After the show, I changed into my street clothes and poked my head into the stage manager’s office to apologize once again for lying and for causing such unnecessary chaos.
“I’m not mad,” the stage manager said, his eyes downcast at some paperwork. “Just disappointed.”
I assumed he knew disappointment to be the worst thing of which a nice Jewish boy could be the recipient.
I stomped out the stage door, embarrassed by my months of arrogance and infuriated that I’d fooled myself into thinking I had been doing anything remarkable. Chet Walker may have been right: maybe I’d never had a point of view in the first place. Trying to find my own opinions and personality on stage now would be like taking my first dance class when I was six years old, learning how to do a times step and a plié all over again.
I wondered if it was too late; I wondered if I had built up so many layers of what I thought everyone wanted me to be that the point of view of the person who was truly me had long ago crumbled and decomposed without my noticing. I had no way of knowing if, in the end, I’d be able to find that person. And if I did, I couldn’t be sure whether or not I’d understand what he thought and felt and needed.

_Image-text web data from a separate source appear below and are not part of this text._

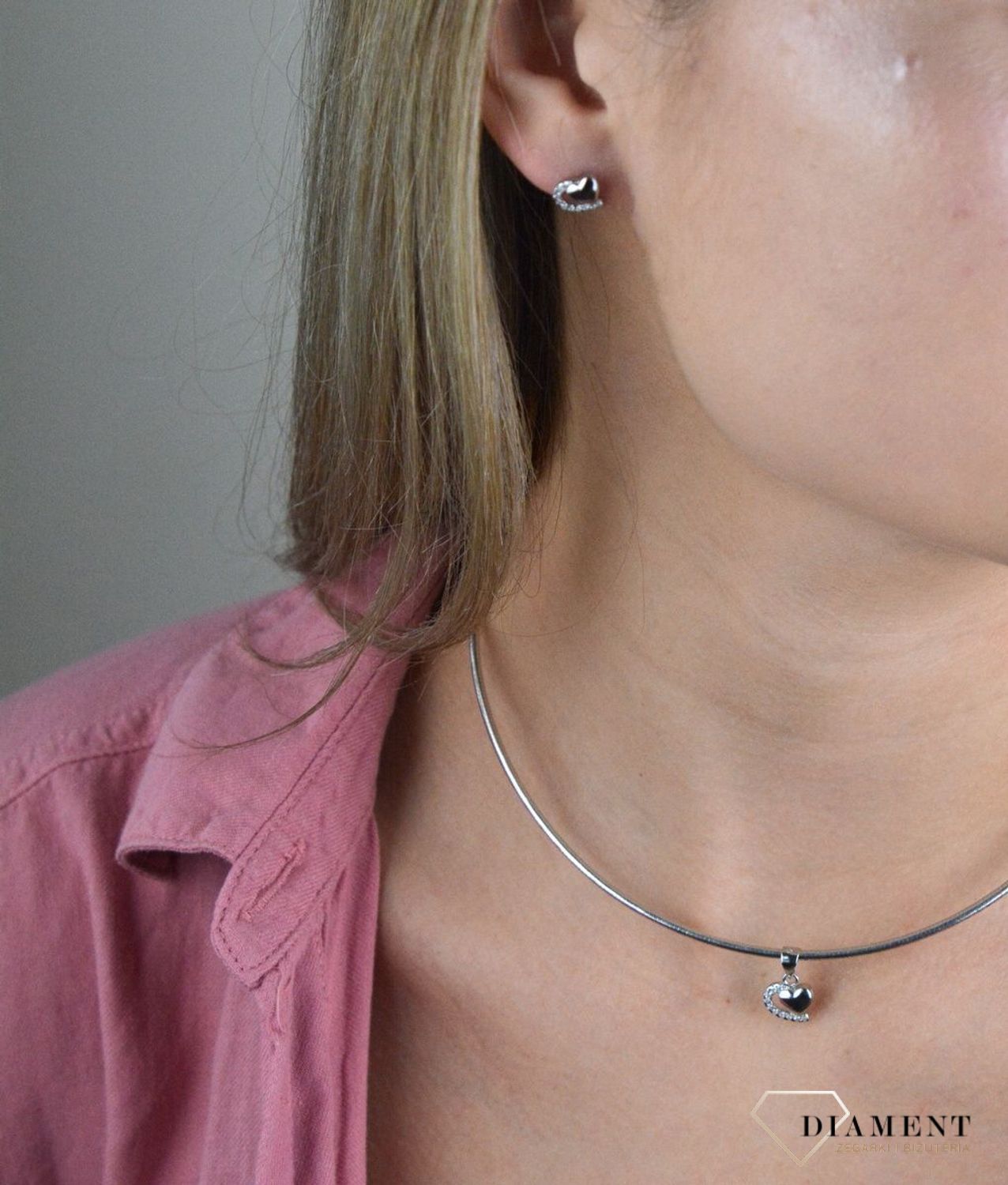 Srebrny komplet zawieszka i kolczyki w kształcie serca DIA-KPL-6633-925. Piękny komplet srebrnej biżuterii to idealna propozycja na prezent dla ukochanej. W skład kompletu wchodzą delikatne kolczyki na sztyft i wisiorek niewie.jpg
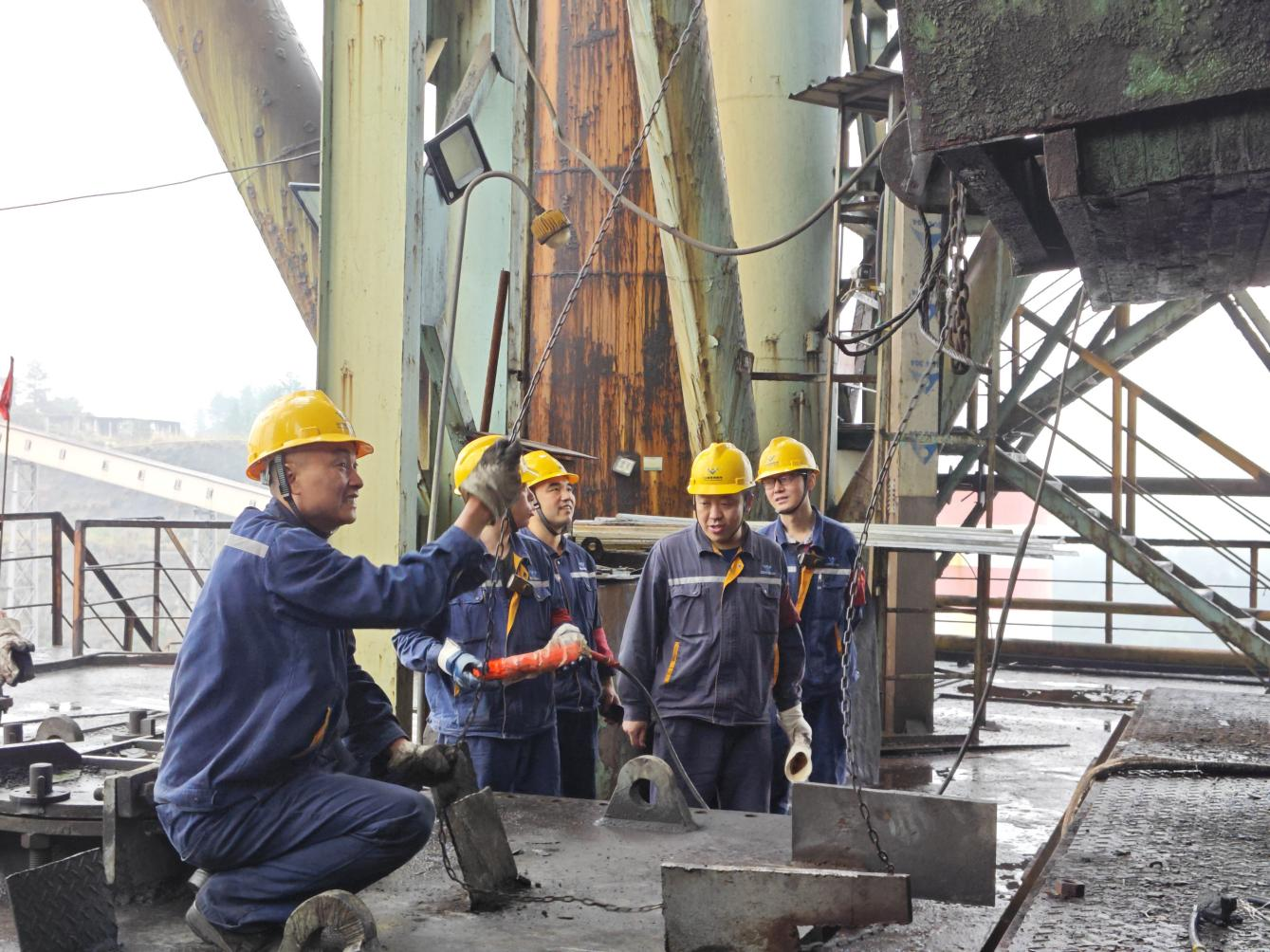  上下同欲迎挑戰(zhàn)  力出一孔搶工期——川威釩鈦科技7#高爐年度計(jì)劃中修進(jìn)入沖刺階段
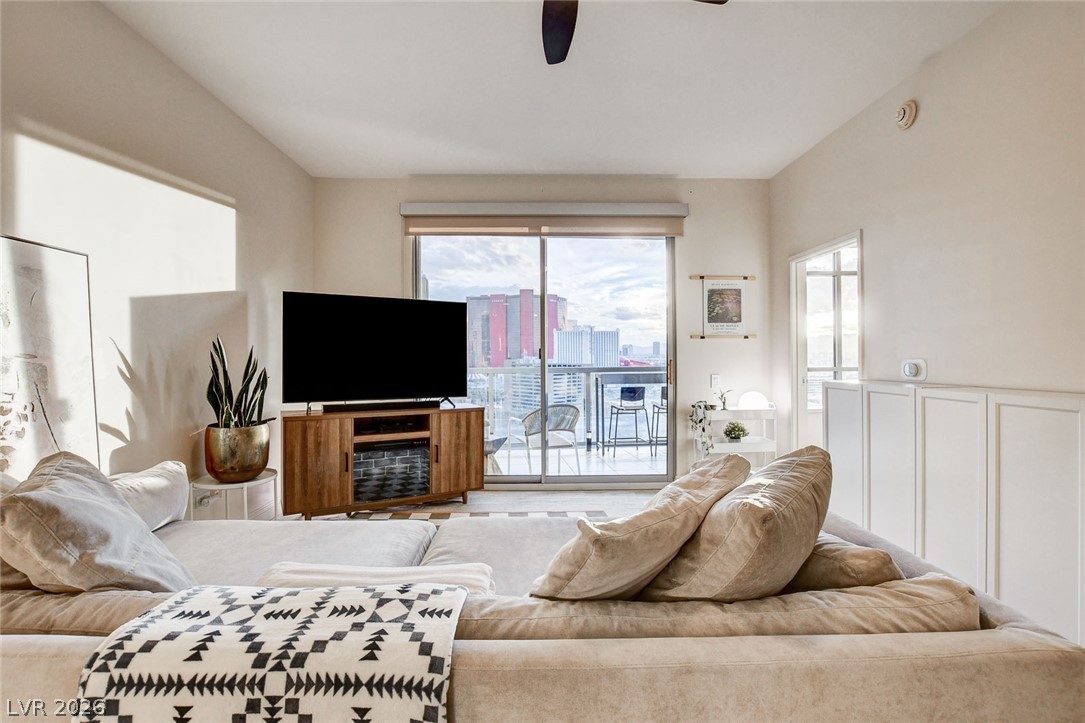 Photo 11 of 78, 200 W Sahara Avenue #1703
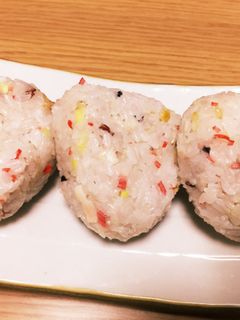 なんちゃって炒飯おにぎり!-レシピのメイン写真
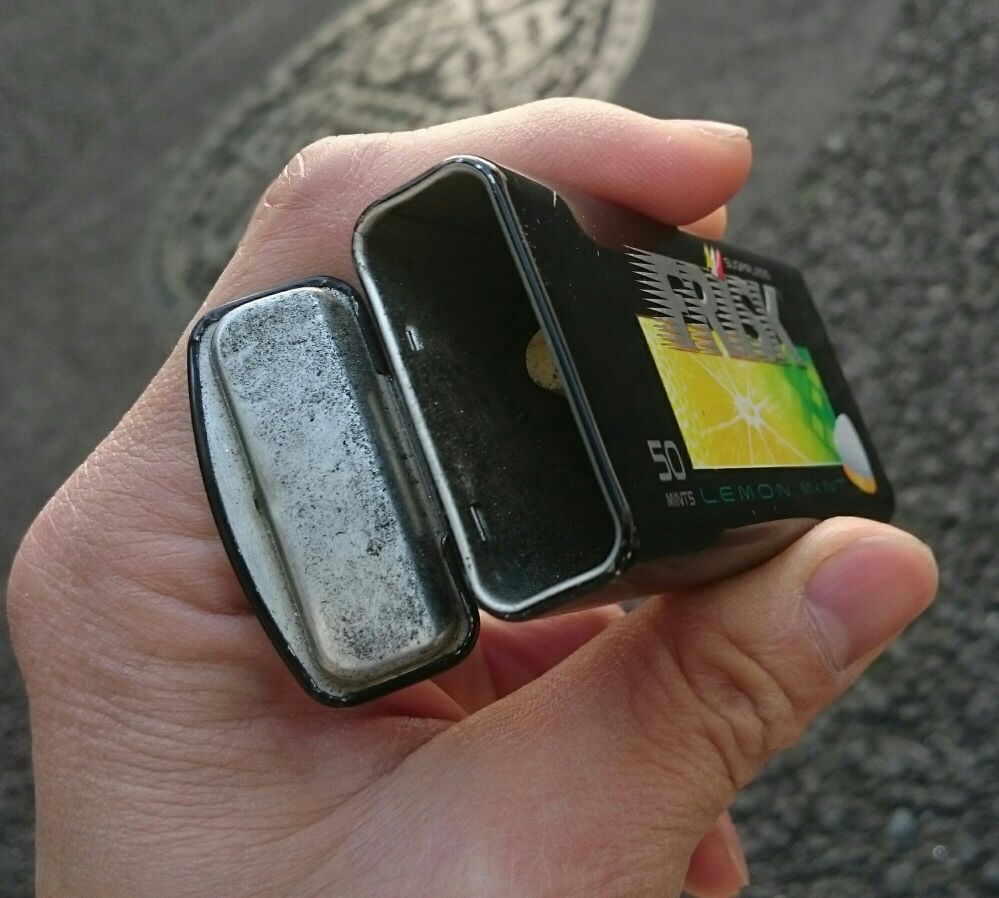 塚本拓弥 フリスクの缶が携帯吸い殻入れにちょうど良い Http T Co Pcm7ipfsi1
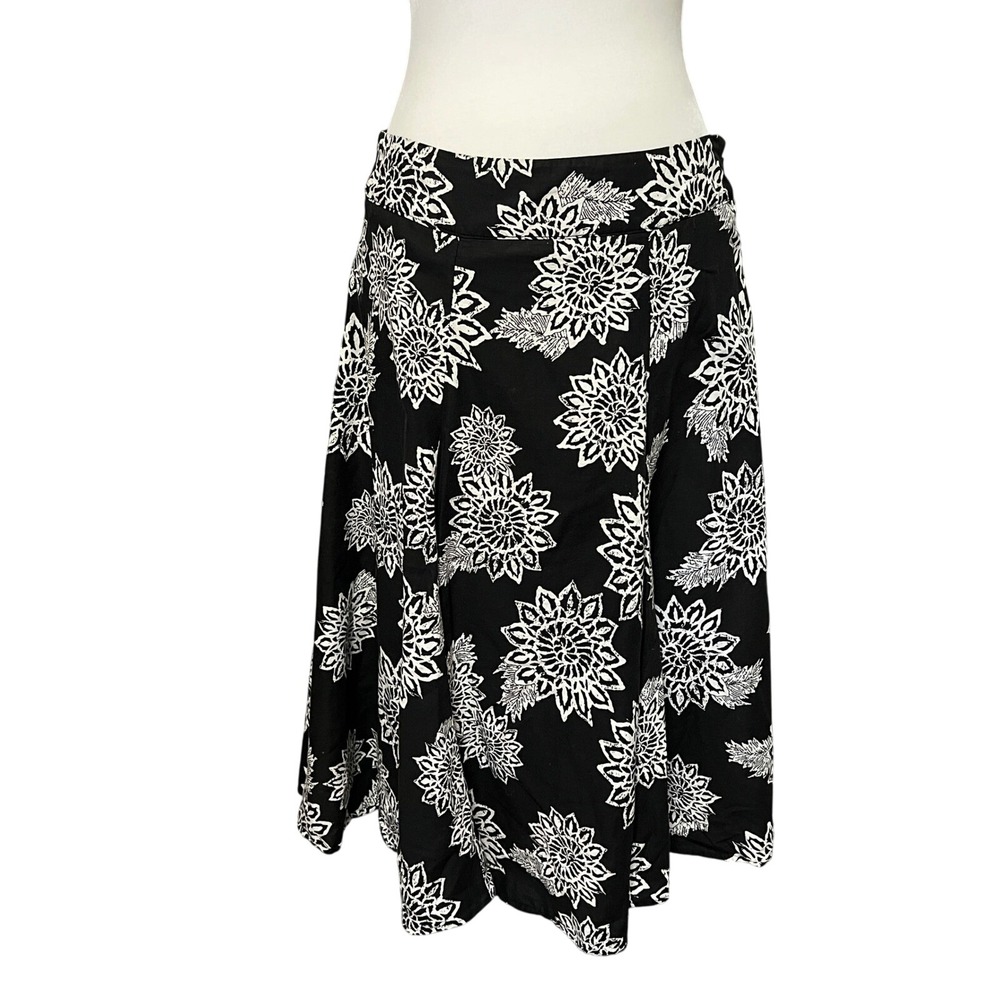 New York & Co Floral Whimsical Y2K Black White‎ Sunflower Cotton Skirt Size 2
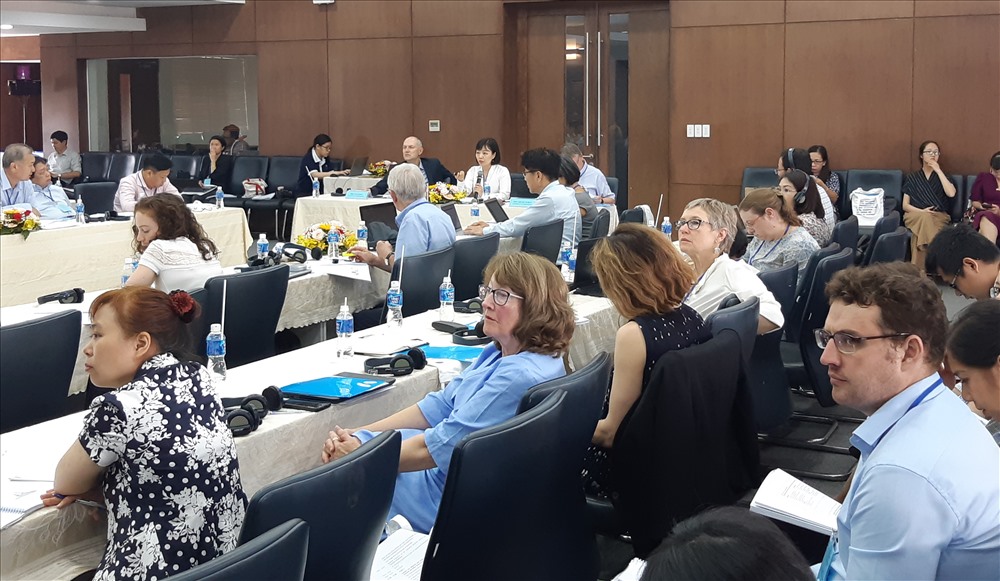 Các học giả quốc tế tham gia hội thảo.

When I pushed through the metal gate onto 49th Street, I found my mother, my father, my brother, and my sister standing in front of the theater. They were holding platters of potatoes, a bowl of salad, a few cakes, and a homemade brisket. Around the same time I had boarded the plane at Reagan National, my family had piled into their car in Maryland. With my brother behind the wheel, my father reading the Yom Kippur service aloud, my mother telling my brother to drive faster, and my sister delivering an impromptu sermon on the themes of repentance and forgiveness, they had driven to New York so we could all spend the holiday together. I collapsed into them, laughing and remembering, for the first time in a long time, what it felt like to be no one but myself.